STATED TASK:
Output every line exactly as written. Leave out pictures.

THE RECORDS:

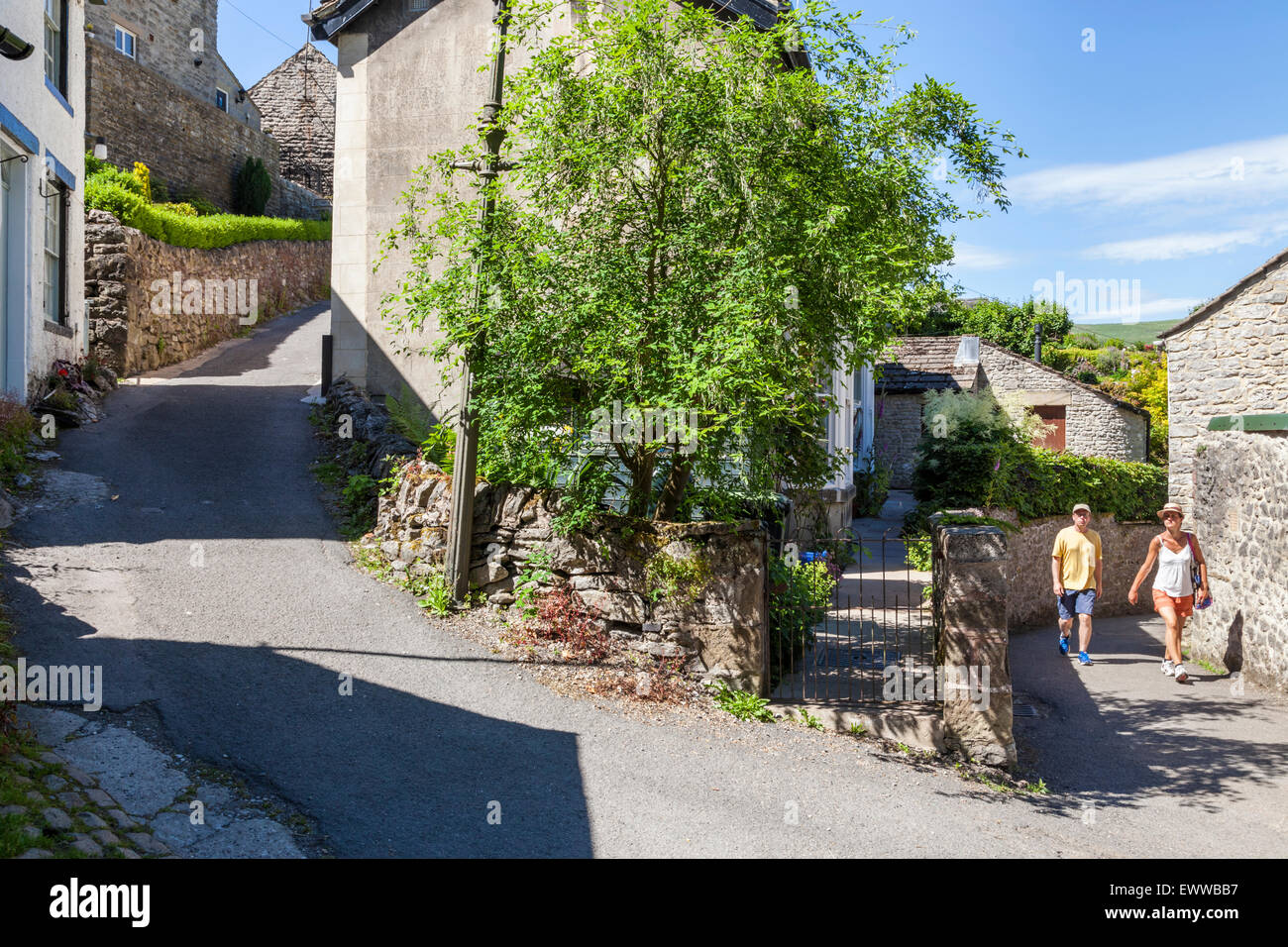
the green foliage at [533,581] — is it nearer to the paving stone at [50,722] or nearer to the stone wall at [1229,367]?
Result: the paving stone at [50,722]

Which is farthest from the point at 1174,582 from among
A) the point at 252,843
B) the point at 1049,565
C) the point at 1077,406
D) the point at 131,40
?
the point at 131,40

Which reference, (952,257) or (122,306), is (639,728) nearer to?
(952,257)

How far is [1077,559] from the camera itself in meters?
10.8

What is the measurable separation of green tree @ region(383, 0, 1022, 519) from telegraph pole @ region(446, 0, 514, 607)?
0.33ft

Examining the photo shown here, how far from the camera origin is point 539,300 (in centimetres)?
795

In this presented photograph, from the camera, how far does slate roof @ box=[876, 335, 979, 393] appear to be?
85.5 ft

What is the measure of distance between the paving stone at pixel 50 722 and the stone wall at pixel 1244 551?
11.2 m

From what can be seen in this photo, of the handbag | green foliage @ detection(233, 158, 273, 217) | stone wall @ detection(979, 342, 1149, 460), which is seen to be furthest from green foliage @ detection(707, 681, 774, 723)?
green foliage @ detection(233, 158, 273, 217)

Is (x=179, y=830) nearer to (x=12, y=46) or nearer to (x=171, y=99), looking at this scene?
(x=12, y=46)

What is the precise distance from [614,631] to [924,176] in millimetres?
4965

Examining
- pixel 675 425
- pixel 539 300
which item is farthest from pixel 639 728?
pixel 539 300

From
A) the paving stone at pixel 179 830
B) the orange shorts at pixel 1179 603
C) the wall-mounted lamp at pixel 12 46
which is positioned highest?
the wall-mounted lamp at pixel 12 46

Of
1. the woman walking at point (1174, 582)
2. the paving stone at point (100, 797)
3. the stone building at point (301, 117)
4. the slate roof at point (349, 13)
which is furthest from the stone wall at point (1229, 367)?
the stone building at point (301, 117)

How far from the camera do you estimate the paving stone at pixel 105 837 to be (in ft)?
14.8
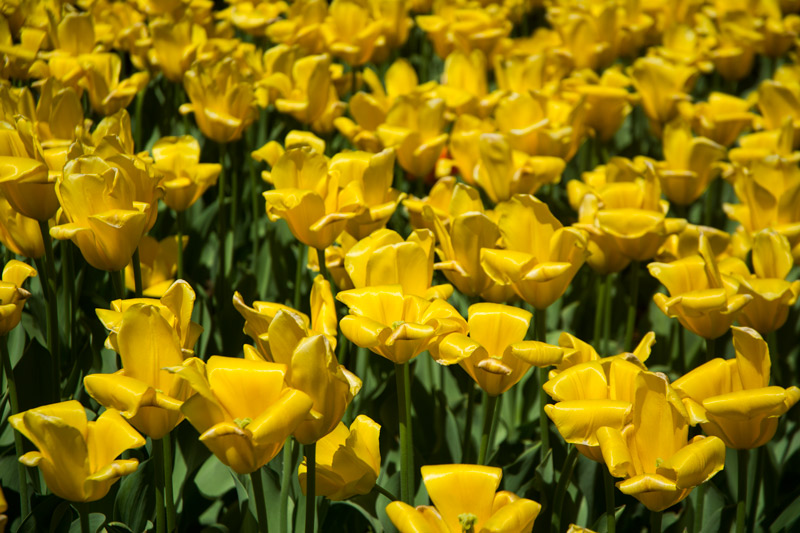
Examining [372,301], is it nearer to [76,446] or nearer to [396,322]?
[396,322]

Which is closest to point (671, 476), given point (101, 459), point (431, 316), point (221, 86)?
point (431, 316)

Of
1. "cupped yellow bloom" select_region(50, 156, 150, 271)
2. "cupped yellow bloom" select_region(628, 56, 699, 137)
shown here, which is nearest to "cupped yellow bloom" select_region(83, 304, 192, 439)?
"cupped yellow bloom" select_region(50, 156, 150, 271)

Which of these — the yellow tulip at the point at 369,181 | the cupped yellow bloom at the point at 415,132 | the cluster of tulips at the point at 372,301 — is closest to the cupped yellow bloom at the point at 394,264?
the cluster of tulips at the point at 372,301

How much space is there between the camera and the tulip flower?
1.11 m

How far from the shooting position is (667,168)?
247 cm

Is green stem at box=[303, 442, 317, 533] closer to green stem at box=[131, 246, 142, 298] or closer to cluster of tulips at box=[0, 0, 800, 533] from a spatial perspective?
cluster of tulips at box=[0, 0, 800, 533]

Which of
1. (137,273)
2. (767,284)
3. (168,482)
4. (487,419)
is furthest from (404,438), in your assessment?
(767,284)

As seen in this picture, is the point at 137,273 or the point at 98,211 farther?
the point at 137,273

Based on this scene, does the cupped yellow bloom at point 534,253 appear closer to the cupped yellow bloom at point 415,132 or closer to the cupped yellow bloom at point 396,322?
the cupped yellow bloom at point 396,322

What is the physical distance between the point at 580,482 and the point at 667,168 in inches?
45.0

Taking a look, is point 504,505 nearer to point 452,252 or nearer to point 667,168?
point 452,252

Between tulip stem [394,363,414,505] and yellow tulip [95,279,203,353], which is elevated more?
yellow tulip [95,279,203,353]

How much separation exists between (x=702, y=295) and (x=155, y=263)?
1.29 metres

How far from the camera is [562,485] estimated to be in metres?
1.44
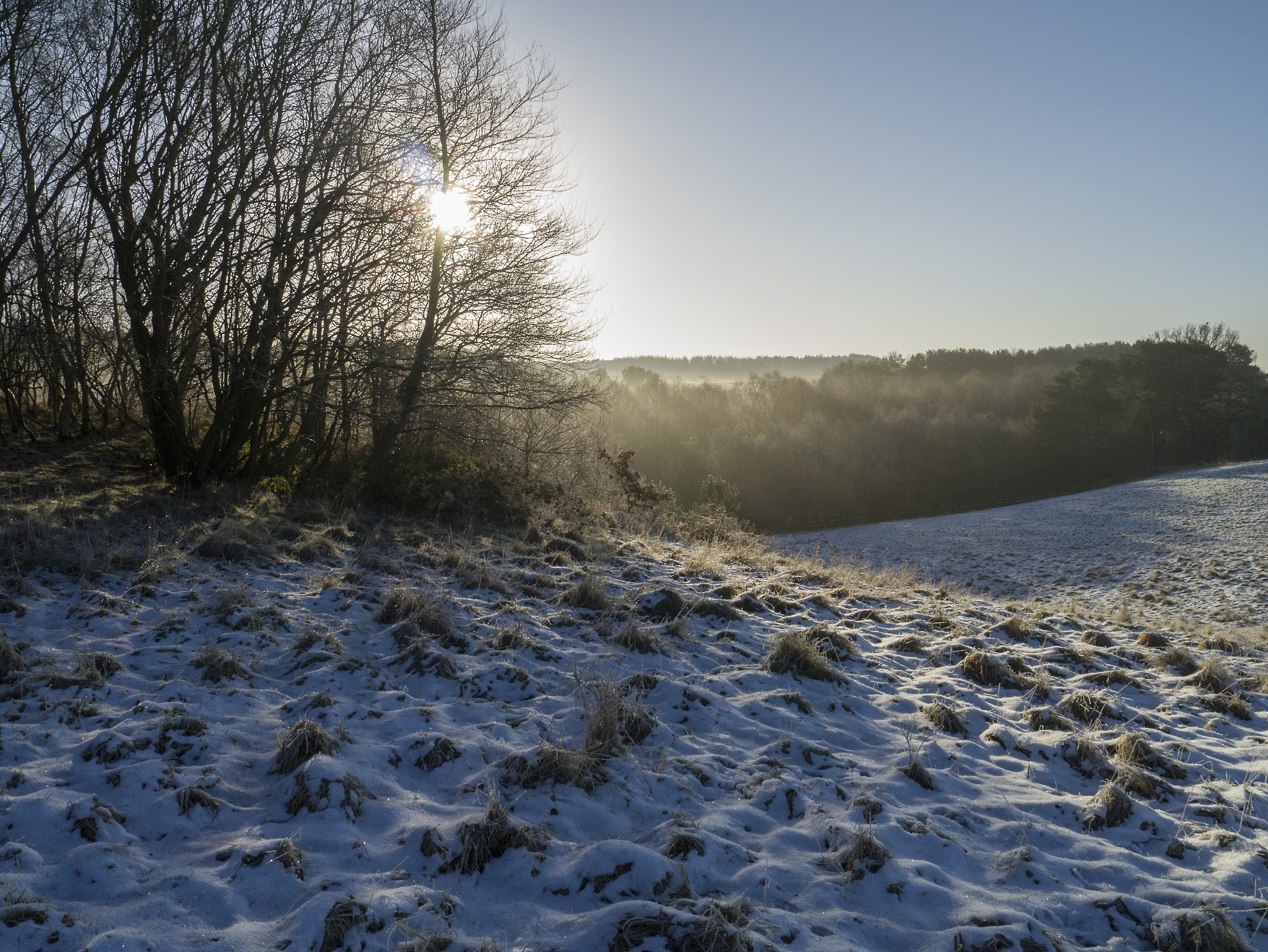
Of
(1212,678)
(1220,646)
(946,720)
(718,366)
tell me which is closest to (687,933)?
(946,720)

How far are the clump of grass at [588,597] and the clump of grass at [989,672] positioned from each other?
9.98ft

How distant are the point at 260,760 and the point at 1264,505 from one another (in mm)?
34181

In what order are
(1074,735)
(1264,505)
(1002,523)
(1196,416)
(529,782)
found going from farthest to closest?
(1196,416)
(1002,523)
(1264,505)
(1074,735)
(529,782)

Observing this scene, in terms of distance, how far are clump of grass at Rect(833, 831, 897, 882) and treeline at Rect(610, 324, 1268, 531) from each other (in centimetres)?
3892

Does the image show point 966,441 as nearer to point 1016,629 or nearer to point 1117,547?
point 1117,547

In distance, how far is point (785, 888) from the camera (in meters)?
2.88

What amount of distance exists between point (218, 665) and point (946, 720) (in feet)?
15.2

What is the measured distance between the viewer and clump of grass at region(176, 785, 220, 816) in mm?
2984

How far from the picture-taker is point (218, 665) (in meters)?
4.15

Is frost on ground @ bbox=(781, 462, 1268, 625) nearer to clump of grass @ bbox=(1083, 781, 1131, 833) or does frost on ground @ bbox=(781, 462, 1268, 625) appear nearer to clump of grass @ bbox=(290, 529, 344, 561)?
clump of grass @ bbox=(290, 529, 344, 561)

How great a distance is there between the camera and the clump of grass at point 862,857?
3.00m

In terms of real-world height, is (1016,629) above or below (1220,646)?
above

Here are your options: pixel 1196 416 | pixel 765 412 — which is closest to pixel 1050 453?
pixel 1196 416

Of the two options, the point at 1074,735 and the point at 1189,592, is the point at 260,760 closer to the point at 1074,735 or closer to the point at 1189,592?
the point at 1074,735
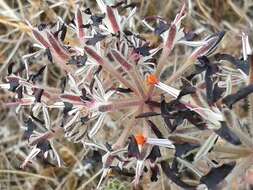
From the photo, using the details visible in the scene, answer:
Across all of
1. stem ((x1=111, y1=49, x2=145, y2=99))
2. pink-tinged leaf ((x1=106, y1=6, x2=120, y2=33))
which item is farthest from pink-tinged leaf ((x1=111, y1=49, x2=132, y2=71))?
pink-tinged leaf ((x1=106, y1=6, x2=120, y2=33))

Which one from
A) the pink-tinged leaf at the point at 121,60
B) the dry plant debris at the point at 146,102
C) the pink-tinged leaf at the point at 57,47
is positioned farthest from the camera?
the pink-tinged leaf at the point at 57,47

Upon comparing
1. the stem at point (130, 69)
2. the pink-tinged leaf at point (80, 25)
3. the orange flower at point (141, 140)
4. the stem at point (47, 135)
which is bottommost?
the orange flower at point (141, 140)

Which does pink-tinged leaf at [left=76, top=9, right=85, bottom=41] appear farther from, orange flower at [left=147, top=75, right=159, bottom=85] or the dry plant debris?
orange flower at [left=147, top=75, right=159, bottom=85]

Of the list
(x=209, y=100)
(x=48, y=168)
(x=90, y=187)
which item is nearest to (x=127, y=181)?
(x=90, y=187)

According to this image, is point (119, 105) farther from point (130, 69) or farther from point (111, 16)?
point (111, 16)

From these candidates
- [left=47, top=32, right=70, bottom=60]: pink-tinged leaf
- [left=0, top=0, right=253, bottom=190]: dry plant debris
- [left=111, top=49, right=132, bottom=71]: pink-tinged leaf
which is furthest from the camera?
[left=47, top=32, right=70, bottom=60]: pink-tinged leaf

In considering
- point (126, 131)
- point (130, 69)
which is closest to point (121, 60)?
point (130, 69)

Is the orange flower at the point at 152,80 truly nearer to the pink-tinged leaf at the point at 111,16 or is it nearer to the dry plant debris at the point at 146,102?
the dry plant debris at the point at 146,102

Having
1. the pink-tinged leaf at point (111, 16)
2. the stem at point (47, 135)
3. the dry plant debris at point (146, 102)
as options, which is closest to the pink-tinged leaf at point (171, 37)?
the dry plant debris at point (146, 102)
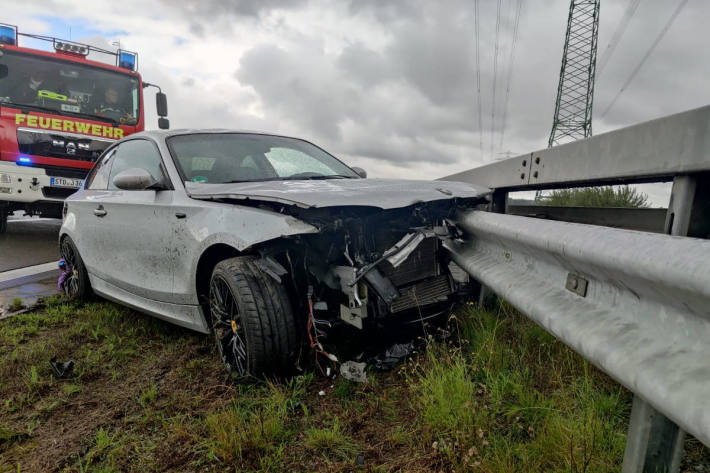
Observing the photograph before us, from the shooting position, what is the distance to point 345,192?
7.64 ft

ANSWER FOR THIS EXERCISE:
the green foliage at [533,581] — is it nearer to the paving stone at [50,722] or nearer to the stone wall at [1229,367]?
Result: the paving stone at [50,722]

Which is farthest from the point at 1174,582 from among
A) the point at 252,843
B) the point at 1049,565
C) the point at 1077,406
D) the point at 131,40
?
the point at 131,40

Which reference, (952,257) or (122,306), is (639,728) nearer to?
(952,257)

How far is [1077,559] from the camera itself in meters?
10.8

What is the measurable separation of green tree @ region(383, 0, 1022, 519) from telegraph pole @ region(446, 0, 514, 607)?
0.33ft

Examining the photo shown here, how far from the camera origin is point 539,300 (in centimetres)?
795

In this presented photograph, from the camera, how far does slate roof @ box=[876, 335, 979, 393] appear to be?
85.5 ft

What is the measure of distance between the paving stone at pixel 50 722 and the stone wall at pixel 1244 551?
11.2 m

From what can be seen in this photo, of the handbag | green foliage @ detection(233, 158, 273, 217) | stone wall @ detection(979, 342, 1149, 460), which is seen to be furthest from green foliage @ detection(707, 681, 774, 723)?
green foliage @ detection(233, 158, 273, 217)

Is (x=179, y=830) nearer to (x=12, y=46) or nearer to (x=171, y=99), looking at this scene?
(x=12, y=46)

What is the precise distance from [614,631] to [924,176] in millimetres?
4965

Examining
- pixel 675 425
- pixel 539 300
which item is farthest from pixel 639 728?
pixel 539 300

From
A) the paving stone at pixel 179 830
B) the orange shorts at pixel 1179 603
C) the wall-mounted lamp at pixel 12 46
which is positioned highest?
the wall-mounted lamp at pixel 12 46

Of
1. the woman walking at point (1174, 582)
2. the paving stone at point (100, 797)
3. the stone building at point (301, 117)
4. the slate roof at point (349, 13)
which is furthest from the stone wall at point (1229, 367)?
the stone building at point (301, 117)

How far from the camera do you estimate the paving stone at pixel 105 837 to be (in ft)?
14.8
Examining [372,301], is it nearer to [76,446] or nearer to [396,322]?
[396,322]

Which is closest to point (671, 476), given point (101, 459), point (431, 316), point (221, 86)?
point (431, 316)

Of
1. "cupped yellow bloom" select_region(50, 156, 150, 271)
2. "cupped yellow bloom" select_region(628, 56, 699, 137)
shown here, which is nearest to "cupped yellow bloom" select_region(83, 304, 192, 439)?
"cupped yellow bloom" select_region(50, 156, 150, 271)

Which of these — the yellow tulip at the point at 369,181 | the cupped yellow bloom at the point at 415,132 | the cluster of tulips at the point at 372,301 — is closest to the cupped yellow bloom at the point at 394,264?
the cluster of tulips at the point at 372,301

How much space is there between the camera and the tulip flower?
1.11 m

How far from the shooting position is (667,168)?
247 cm

Is green stem at box=[303, 442, 317, 533] closer to green stem at box=[131, 246, 142, 298] or closer to cluster of tulips at box=[0, 0, 800, 533] from a spatial perspective?
cluster of tulips at box=[0, 0, 800, 533]

Which of
1. (137,273)
2. (767,284)
3. (168,482)
4. (487,419)
is furthest from (404,438), in your assessment?
(767,284)

As seen in this picture, is the point at 137,273 or the point at 98,211 farther?
the point at 137,273

Based on this scene, does the cupped yellow bloom at point 534,253 appear closer to the cupped yellow bloom at point 415,132 or closer to the cupped yellow bloom at point 396,322?
the cupped yellow bloom at point 396,322

What is the physical distance between the point at 580,482 and the point at 667,168 in inches?
45.0

Taking a look, is point 504,505 nearer to point 452,252 or nearer to point 667,168?
point 452,252

Between tulip stem [394,363,414,505] and yellow tulip [95,279,203,353], which is elevated more?
yellow tulip [95,279,203,353]

How much separation exists between (x=702, y=295) and (x=155, y=263)?
1.29 metres

How far from the camera is [562,485] estimated to be in metres?
1.44
Of
(1212,678)
(1220,646)
(946,720)
(718,366)
tell me which is closest to (687,933)?
(946,720)

How far are the clump of grass at [588,597] and the clump of grass at [989,672] positioned from each other?
9.98ft

How distant are the point at 260,760 and the point at 1264,505 from one another (in mm)?
34181

In what order are
(1074,735)
(1264,505)
(1002,523)
(1196,416)
(529,782)
found going from farthest to closest?
(1196,416)
(1002,523)
(1264,505)
(1074,735)
(529,782)

Observing this scene, in terms of distance, how far are clump of grass at Rect(833, 831, 897, 882) and treeline at Rect(610, 324, 1268, 531) from each other (in centimetres)?
3892

Does the image show point 966,441 as nearer to point 1016,629 or nearer to point 1117,547?
point 1117,547

In distance, how far is point (785, 888) from the camera (in meters)?
2.88

What amount of distance exists between point (218, 665) and point (946, 720) (in feet)?
15.2

What is the measured distance between the viewer and clump of grass at region(176, 785, 220, 816) in mm?
2984

How far from the picture-taker is point (218, 665) (in meters)?
4.15

Is frost on ground @ bbox=(781, 462, 1268, 625) nearer to clump of grass @ bbox=(1083, 781, 1131, 833) or does frost on ground @ bbox=(781, 462, 1268, 625) appear nearer to clump of grass @ bbox=(290, 529, 344, 561)?
clump of grass @ bbox=(290, 529, 344, 561)

How great a distance is there between the camera and the clump of grass at point 862,857?
3.00m

In terms of real-world height, is (1016,629) above or below (1220,646)?
above

Here are your options: pixel 1196 416 | pixel 765 412 — which is closest to pixel 1050 453?
pixel 1196 416

Of the two options, the point at 1074,735 and the point at 1189,592, is the point at 260,760 closer to the point at 1074,735 or closer to the point at 1189,592?
the point at 1074,735
From the photo, using the details visible in the scene, answer:
Across all of
1. stem ((x1=111, y1=49, x2=145, y2=99))
2. pink-tinged leaf ((x1=106, y1=6, x2=120, y2=33))
which item is farthest from pink-tinged leaf ((x1=111, y1=49, x2=132, y2=71))?
pink-tinged leaf ((x1=106, y1=6, x2=120, y2=33))

Which one from
A) the pink-tinged leaf at the point at 121,60
B) the dry plant debris at the point at 146,102
C) the pink-tinged leaf at the point at 57,47
is positioned farthest from the camera?
the pink-tinged leaf at the point at 57,47

Upon comparing
1. the stem at point (130, 69)
2. the pink-tinged leaf at point (80, 25)
3. the orange flower at point (141, 140)
4. the stem at point (47, 135)
which is bottommost?
the orange flower at point (141, 140)

Which does pink-tinged leaf at [left=76, top=9, right=85, bottom=41] appear farther from, orange flower at [left=147, top=75, right=159, bottom=85] or the dry plant debris?
orange flower at [left=147, top=75, right=159, bottom=85]

Of the list
(x=209, y=100)
(x=48, y=168)
(x=90, y=187)
which item is nearest to (x=127, y=181)?
(x=90, y=187)

According to this image, is point (119, 105) farther from point (130, 69) or farther from point (111, 16)?
point (111, 16)

From these candidates
- [left=47, top=32, right=70, bottom=60]: pink-tinged leaf
- [left=0, top=0, right=253, bottom=190]: dry plant debris
- [left=111, top=49, right=132, bottom=71]: pink-tinged leaf
which is furthest from the camera?
[left=47, top=32, right=70, bottom=60]: pink-tinged leaf

In considering
- point (126, 131)
- point (130, 69)
which is closest to point (121, 60)?
point (130, 69)

Is the orange flower at the point at 152,80 truly nearer to the pink-tinged leaf at the point at 111,16 or is it nearer to the dry plant debris at the point at 146,102?
the dry plant debris at the point at 146,102

Having
1. the pink-tinged leaf at point (111, 16)
2. the stem at point (47, 135)
3. the dry plant debris at point (146, 102)
as options, which is closest to the pink-tinged leaf at point (171, 37)?
the dry plant debris at point (146, 102)
Observing the photograph before us, from the shooting position, what is the distance to point 345,192?
7.64 ft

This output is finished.